Posso ser processado por sonegação após ter deixado de ser sócio da empresa?

Autor: Marcos V. D. Carrasco - OAB/SP 450.365 (11 de Janeiro de 2022)

É bem verdade que em nosso país, a delimitação do responsável pela prática do crime de sonegação costuma partir da análise do contrato social da empresa ou de outro documento equivalente.

E o raciocínio que se adota para o emprego deste procedimento é simples: na condição de sócio, o empresário, teoricamente, não só detém o controle final das operações de sua empresa, como também tende a ser o maior “beneficiado” com eventuais sonegações, afinal, os valores não recolhidos aos cofres públicos, costumam ser revertidos direta ou indiretamente, em seu benefício, seja através de eventual divisão de lucros, seja através da utilização de tais recursos como medida de potencialização de fluxo de caixa ou da ampliação estrutural de seu empreendimento.

Com efeito, no momento em que uma sonegação é detectada e o débito tributário é definitivamente constituído, a investigação criminal acaba sendo deflagrada com enfoque no(s) sócio(s) da empresa.

No entanto, a determinação do sócio que responderá por tal ato, não se dá ao lume do quadro societário ostentado pela empresa ao tempo em que o débito tributário se constituiu ou no momento em que os atos investigativos se iniciaram. Ela se dá a partir da determinação da identidade dos sócios que figuravam no contrato social no momento em que foram praticados os atos caracterizadores da sonegação.

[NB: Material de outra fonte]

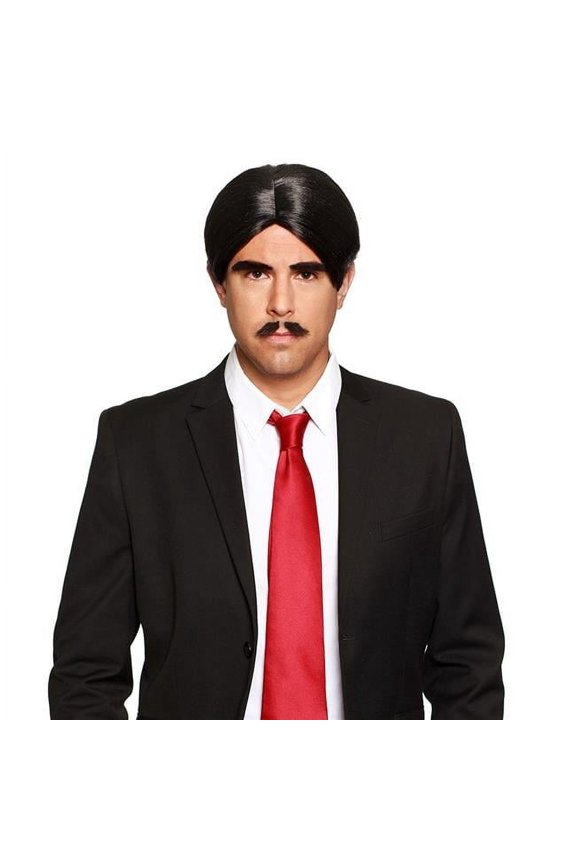 Enigma 00109 BLK Monster Dad Wig, Black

Isto significa, por exemplo, que se determinada empresa pertencente aos empresários “A” e “B”, suprimiu tributos mediante a omissão de informações de renda e declaração falsa à autoridade fazendária no ano de 2010, teve o débito subjacente àqueles fatos constituído apenas no ano de 2015 e alterou completamente o seu quadro societário no ano de 2016 (com a saída dos empresários “A” e “B” e o ingresso de “C” e “D”), eventual investigação criminal, pelos fatos ocorridos em 2010,  não será deflagrada contra os sócios atuais da sobredita pessoa jurídica, mas sim contra os empresários “A” e “B”, que por ela eram responsáveis ao tempo dos fatos (ou seja: em 2010).

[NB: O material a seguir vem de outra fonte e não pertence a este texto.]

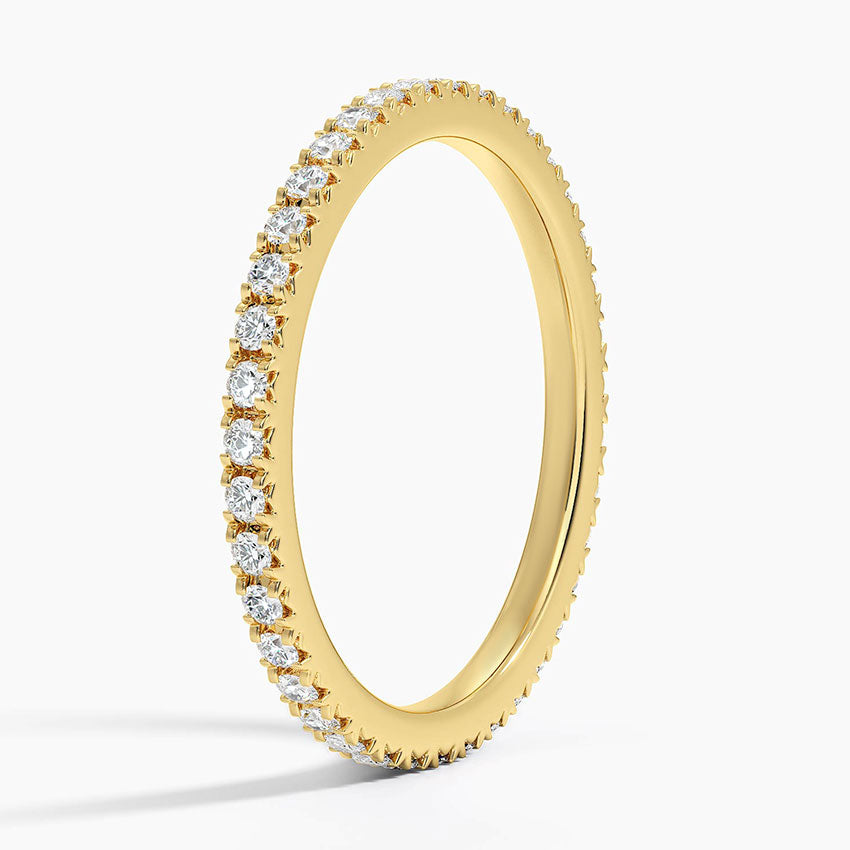 Eternity Lab Grown Diamond Band Ring 18K Gold - Round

Por outras palavras, o que estou buscando esclarecer, é que pouco importa quais alterações foram realizadas no contrato social da empresa ao longo dos anos. A responsabilização criminal, como regra, será deflagrada em desfavor daqueles que figuravam no contrato social da empresa ao tempo em que os atos viabilizadores da sonegação fiscal foram praticados, afinal, ainda que a responsabilidade civil pelos atos da empresa possa ser transferida, a responsabilidade criminal é sempre personalíssima.

Mas atenção caros leitores! Neste artigo, discorri apenas sobre a possibilidade de determinada pessoa ser criminalmente processada pelo crime de sonegação após ter deixado de ser sócia da empresa. A questão concernente a possibilidade de condenação, é outro assunto, que tratarei em um artigo futuro!